SafePilot is a Rust-powered, self-hosted AI assistant accessed via Telegram that converts chat messages into safe, executable task plans across integrations like GitHub, Slack, Notion, Linear, Jira, Todoist, and shell commands. It persists runs in SQLite, compresses context for long sessions, and executes jobs in isolated workspaces with built-in safeguards like task approvals and SSRF protection. Developers get hands-off automation for real work—cloning repos, running tests, posting updates—without exposing systems to unchecked AI.

Why is it gaining traction?

Its defense-in-depth security stands out: risky actions like shell runs or writes halt for explicit approval via /approve or temporary /unsafe mode, unlike looser assistants on GitHub such as home assistant integrations or CISO tools.
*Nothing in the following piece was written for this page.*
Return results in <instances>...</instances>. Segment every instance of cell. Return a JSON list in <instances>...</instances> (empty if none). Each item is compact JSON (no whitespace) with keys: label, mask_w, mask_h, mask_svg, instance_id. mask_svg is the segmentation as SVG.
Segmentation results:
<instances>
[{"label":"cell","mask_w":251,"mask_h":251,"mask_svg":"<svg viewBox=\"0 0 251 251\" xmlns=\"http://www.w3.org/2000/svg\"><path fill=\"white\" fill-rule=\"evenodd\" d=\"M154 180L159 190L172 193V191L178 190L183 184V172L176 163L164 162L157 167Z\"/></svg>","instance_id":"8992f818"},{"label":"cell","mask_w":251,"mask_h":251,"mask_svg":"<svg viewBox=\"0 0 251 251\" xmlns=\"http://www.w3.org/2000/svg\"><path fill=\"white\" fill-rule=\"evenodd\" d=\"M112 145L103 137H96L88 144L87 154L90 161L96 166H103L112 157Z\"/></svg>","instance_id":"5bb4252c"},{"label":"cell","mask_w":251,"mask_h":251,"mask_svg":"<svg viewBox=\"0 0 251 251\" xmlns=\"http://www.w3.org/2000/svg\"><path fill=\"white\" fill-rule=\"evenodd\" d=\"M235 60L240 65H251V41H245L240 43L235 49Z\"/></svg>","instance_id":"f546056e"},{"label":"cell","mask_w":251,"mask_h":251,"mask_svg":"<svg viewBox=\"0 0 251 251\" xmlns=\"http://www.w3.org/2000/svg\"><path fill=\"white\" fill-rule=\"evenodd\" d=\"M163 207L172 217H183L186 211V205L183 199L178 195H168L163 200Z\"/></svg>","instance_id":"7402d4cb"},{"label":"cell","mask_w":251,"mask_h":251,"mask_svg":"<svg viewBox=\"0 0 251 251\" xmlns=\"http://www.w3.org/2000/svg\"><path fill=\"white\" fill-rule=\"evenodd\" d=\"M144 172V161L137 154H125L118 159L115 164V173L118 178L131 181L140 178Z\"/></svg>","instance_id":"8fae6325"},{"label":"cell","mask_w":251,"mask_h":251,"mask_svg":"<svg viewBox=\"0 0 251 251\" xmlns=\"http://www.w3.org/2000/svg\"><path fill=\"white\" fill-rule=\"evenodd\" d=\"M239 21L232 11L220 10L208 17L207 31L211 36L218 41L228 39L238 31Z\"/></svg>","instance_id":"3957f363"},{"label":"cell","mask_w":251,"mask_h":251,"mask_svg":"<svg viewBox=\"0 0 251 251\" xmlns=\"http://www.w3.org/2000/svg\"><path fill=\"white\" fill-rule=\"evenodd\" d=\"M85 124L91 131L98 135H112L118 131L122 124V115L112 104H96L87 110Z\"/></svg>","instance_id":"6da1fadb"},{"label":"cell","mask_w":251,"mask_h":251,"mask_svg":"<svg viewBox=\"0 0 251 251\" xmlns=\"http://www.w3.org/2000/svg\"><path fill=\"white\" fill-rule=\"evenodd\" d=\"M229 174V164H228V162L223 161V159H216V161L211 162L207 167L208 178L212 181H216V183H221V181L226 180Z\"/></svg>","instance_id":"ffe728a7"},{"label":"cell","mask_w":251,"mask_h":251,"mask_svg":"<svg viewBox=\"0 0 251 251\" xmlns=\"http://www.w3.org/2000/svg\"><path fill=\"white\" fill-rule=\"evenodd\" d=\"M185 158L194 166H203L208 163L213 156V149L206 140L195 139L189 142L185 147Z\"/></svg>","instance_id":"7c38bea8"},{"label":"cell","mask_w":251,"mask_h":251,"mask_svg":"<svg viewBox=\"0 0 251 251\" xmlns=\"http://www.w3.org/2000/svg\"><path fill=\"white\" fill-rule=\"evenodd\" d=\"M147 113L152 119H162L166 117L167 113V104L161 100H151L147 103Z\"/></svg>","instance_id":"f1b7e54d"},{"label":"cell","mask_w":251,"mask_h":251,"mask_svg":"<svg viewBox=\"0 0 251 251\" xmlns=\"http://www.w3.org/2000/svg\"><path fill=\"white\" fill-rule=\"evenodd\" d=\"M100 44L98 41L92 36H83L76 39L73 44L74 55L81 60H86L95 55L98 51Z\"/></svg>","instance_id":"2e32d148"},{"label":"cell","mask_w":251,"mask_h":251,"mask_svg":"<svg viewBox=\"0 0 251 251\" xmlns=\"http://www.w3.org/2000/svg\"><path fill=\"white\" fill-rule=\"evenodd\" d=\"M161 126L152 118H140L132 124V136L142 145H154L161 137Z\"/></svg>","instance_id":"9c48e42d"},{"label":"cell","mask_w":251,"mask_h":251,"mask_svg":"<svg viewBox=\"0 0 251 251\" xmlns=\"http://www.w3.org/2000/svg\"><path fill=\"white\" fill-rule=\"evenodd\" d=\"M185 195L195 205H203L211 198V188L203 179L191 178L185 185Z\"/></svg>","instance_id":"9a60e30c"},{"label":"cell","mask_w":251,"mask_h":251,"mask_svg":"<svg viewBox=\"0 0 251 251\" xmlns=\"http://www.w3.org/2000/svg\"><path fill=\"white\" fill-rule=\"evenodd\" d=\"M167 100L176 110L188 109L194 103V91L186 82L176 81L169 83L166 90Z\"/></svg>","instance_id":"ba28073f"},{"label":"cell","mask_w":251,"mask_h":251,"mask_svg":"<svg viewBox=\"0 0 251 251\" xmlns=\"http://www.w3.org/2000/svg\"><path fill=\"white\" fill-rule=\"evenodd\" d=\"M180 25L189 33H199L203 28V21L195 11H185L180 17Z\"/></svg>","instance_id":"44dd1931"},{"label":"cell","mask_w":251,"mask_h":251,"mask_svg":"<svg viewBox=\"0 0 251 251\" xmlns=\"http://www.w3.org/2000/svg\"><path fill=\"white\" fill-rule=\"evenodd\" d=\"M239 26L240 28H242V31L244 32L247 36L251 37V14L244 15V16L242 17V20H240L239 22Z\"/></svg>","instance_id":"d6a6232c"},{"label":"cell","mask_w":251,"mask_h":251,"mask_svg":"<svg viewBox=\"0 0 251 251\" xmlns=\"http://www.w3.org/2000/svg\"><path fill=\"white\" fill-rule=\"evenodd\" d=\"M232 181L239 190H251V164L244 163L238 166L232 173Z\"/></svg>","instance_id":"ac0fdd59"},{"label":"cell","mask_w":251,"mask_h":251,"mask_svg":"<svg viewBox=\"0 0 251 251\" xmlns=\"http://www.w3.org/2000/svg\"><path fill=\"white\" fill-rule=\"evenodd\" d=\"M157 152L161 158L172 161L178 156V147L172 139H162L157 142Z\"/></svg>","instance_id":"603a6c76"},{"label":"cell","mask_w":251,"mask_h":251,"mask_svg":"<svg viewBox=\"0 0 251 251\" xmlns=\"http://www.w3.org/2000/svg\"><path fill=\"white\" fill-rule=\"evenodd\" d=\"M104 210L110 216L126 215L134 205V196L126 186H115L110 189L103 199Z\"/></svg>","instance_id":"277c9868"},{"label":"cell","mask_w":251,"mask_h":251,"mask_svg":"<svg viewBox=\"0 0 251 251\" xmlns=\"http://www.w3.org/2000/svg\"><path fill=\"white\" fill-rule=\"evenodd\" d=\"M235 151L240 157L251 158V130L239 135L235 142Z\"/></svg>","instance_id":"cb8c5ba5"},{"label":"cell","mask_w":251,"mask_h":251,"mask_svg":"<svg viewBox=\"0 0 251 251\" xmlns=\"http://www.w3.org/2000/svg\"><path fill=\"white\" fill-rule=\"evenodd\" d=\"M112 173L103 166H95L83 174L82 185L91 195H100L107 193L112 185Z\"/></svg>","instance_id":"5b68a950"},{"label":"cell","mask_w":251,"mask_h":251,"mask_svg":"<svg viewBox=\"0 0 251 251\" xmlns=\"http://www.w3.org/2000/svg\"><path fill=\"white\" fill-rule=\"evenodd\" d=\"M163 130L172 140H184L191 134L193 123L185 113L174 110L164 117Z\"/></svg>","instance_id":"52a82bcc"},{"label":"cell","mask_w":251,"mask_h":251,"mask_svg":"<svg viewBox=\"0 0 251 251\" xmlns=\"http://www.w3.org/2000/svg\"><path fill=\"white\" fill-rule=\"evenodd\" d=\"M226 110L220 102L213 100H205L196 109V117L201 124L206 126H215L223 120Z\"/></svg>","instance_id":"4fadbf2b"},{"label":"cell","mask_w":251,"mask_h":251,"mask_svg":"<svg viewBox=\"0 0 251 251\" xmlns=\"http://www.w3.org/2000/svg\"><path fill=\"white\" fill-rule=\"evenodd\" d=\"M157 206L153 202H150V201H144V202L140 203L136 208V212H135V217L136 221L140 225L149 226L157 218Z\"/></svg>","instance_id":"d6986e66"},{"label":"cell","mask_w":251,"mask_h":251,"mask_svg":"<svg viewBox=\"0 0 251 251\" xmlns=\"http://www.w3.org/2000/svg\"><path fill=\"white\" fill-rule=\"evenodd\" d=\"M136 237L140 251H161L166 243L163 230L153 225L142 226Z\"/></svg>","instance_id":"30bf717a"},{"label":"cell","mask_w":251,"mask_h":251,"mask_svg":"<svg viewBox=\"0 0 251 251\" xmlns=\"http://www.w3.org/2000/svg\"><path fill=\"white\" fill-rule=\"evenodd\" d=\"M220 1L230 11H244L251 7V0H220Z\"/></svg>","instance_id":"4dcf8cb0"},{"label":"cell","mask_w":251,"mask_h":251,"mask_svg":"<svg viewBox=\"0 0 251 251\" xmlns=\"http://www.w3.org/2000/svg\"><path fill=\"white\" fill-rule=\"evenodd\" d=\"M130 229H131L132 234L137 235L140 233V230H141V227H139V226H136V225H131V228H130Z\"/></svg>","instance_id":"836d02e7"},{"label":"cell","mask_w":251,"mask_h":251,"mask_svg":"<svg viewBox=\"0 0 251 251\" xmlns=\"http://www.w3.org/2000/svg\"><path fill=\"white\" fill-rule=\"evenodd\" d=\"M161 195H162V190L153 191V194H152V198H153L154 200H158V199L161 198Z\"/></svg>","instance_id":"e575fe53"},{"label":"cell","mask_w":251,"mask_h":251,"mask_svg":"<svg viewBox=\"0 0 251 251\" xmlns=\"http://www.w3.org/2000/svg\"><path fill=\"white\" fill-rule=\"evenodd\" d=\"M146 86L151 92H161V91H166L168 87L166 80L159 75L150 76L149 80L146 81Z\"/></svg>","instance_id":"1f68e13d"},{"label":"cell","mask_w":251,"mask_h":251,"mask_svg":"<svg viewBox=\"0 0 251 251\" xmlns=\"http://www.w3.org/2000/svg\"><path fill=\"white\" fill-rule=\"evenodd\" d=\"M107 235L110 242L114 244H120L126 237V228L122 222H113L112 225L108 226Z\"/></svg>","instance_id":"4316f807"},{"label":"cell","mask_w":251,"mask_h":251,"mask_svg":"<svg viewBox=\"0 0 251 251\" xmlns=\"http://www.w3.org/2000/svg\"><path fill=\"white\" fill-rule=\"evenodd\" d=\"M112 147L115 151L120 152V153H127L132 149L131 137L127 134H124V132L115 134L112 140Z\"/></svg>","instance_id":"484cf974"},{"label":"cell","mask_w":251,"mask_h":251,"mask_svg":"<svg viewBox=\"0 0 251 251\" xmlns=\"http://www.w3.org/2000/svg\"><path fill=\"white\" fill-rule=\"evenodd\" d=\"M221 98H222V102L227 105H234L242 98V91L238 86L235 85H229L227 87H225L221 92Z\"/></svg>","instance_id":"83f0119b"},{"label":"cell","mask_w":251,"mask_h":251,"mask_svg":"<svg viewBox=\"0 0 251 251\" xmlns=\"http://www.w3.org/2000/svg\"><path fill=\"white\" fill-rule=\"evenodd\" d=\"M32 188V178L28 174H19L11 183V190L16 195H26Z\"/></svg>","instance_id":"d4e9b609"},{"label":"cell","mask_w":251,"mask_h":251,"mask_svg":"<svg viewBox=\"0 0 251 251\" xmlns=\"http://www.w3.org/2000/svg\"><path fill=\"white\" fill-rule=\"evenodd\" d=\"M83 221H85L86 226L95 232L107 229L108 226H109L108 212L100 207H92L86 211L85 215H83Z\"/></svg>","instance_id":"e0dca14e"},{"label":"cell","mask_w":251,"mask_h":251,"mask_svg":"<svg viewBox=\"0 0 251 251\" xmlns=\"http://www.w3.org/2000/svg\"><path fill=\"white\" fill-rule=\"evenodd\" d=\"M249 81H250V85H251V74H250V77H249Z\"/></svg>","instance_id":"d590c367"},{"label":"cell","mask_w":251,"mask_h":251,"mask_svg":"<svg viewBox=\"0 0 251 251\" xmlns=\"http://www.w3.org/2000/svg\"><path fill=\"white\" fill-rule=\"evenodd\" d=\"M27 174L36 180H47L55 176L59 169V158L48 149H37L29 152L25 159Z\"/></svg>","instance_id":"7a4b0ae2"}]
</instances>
Docker Compose deploys harden it out-of-box with non-root users and read-only filesystems, hooking devs tired of prompt injection risks in agents like Bytedance's Doubao. With 368 stars, it pulls users seeking production-ready task execution over toy prototypes.

Who should use this?

DevOps engineers chaining GitHub CI checks with Jira tickets, indie hackers querying weather or searching via Brave before Notion updates, or teams binding public Telegram channels to scoped runtimes for Slack announcements. Ideal for backend devs automating code reviews or Linear triage without vendor lock-in.

Verdict

Try it if security trumps speed—solid docs, CI badges, and Apache license make setup straightforward, but 1.0% credibility and modest stars signal early maturity; test in Docker first before prod. Promising for safe AI ops, beats home assistant GitHub clones for task-heavy flows.